For several months I have been borrowing an ONdigital box, to compare the service with SkyDigital’s. It’s an artificial comparison, because unlike most viewers I have both systems and, after over ten years of multichannel viewing, it is hard to put myself in the position of someone who previously had only four or five channels.
Yet that is the true comparison for ONdigital. Anyone who jeers that it’s offering far fewer channels than SkyDigital is missing the point. In the two-thirds of UK homes that still haven’t embraced multichannel television, ONdigital can provide a vast increase in viewing choice – with a free box that plugs into the TV aerial.
ONdigital offers 25 programme channels and one games channel – a six-fold increase for subscribers. Many won’t, because those who want dozens of channels are more likely to choose Sky. But for those who do not want – or can’t have – a dish or cable, ONdigital provides a full menu of channels. These consist of most of Sky’s sports output, including Premiership football (plus the UEFA Champion’s League and Rugby World Cup, which Sky doesn’t have), four film channels (including FilmFour), MTV, Cartoon Network, British Eurosport, ITV2, many free BBC channels (plus its UKTV pay-channels), and several more from Carlton and Granada, the co-owners of ONdigital.

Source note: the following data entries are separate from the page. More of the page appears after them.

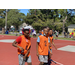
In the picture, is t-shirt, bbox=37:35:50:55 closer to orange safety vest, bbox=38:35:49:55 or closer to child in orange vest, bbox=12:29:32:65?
orange safety vest, bbox=38:35:49:55

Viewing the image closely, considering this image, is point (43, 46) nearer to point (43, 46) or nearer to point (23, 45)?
point (43, 46)

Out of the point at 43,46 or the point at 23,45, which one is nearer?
the point at 23,45

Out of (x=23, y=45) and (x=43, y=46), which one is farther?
(x=43, y=46)

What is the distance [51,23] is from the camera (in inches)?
1524

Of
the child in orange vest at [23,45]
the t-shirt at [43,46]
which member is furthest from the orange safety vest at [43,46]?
the child in orange vest at [23,45]

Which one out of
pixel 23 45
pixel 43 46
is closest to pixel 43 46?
pixel 43 46

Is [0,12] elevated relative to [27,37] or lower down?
elevated

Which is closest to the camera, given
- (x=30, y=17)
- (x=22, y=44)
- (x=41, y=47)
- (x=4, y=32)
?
(x=22, y=44)

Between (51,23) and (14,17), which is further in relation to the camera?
(14,17)

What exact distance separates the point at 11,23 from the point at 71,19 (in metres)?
32.2

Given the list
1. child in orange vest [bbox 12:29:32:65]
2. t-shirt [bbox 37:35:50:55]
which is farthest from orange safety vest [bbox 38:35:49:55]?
child in orange vest [bbox 12:29:32:65]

It is odd that Granada chairman Charles Allen – with the strong backing of Carlton and ONdigital – should be leading the commercial broadcasters’ campaign against a digital licence fee to help pay for the BBC’s digital channels. For ONdigital is heavily dependent on the BBC’s output, and stands to benefit most from these channels’ success.
You only have to flick through the digital terrestrial channel line-up to appreciate the organisations’ interdependence. The five terrestrial channels and ITV2 are followed by, in order, BBC Choice, Teletext, BBC Text, BBC News 24, BBC Parliament and BBC Knowledge. ONdigital gives the BBC channels far greater prominence on its electronic programme guide than Sky does.
If the corporation gets permission to launch additional public service channels, ONdigital will be able to offer its viewers more free services. Though it makes its money from the pay-services, it needs a strong line-up of free channels to attract the millions of customers who have so far resisted pay-TV. And, of course, the BBC’s pay services also enhance the ONdigital line-up.
In fact, about a third of its channels come from the BBC – a higher proportion than Sky’s. This arithmetic seems to have eluded ONdigital.
ONdigital’s picture quality is good – as long as you can receive a picture. One big problem is that many parts of the UK cannot get a signal yet. That will change as more transmitters come on stream, particularly now that Chris Smith has given the go-ahead for an early analogue switch-off.
There are still annoying gaps in ONdigital’s line-up. We’re waiting for Sky Sports 2 – a real problem, since sports fans considering ONdigital can’t be sure of the full Sky repertoire. Neither Teletext nor BBC Text is available, despite both organisations saying their services are ready. There are no pictures on BBC Parliament, even though SkyDigital has them. And SDN, one of the digital terrestrial contractors, hasn’t yet launched its services.
The order of the channels seems illogical. Why aren’t the two Sky movie channels next to each other, rather than being alternated with the Sky sports channels? Why are the UEFA Champion’s League matches on channel 99 and the SDN channels on channels 800 to 804?
ONdigital’s electronic programme guide and remote control handset are also inferior to Sky’s. But there is one area in which it has recently taken a strong lead over the satellite broadcaster – its listings magazine.
ONdigital publishes a 170-page TV guide that gives full listings for every day of the month, allowing the discerning viewer to plan ahead. SkyDigital used to do the same, but in recent months it has abandoned the full daily listing for a thinner magazine giving mere “highlights” of each day’s viewing.
Until the Sky programme guide can provide that information a week or month ahead, this is surely a mistake.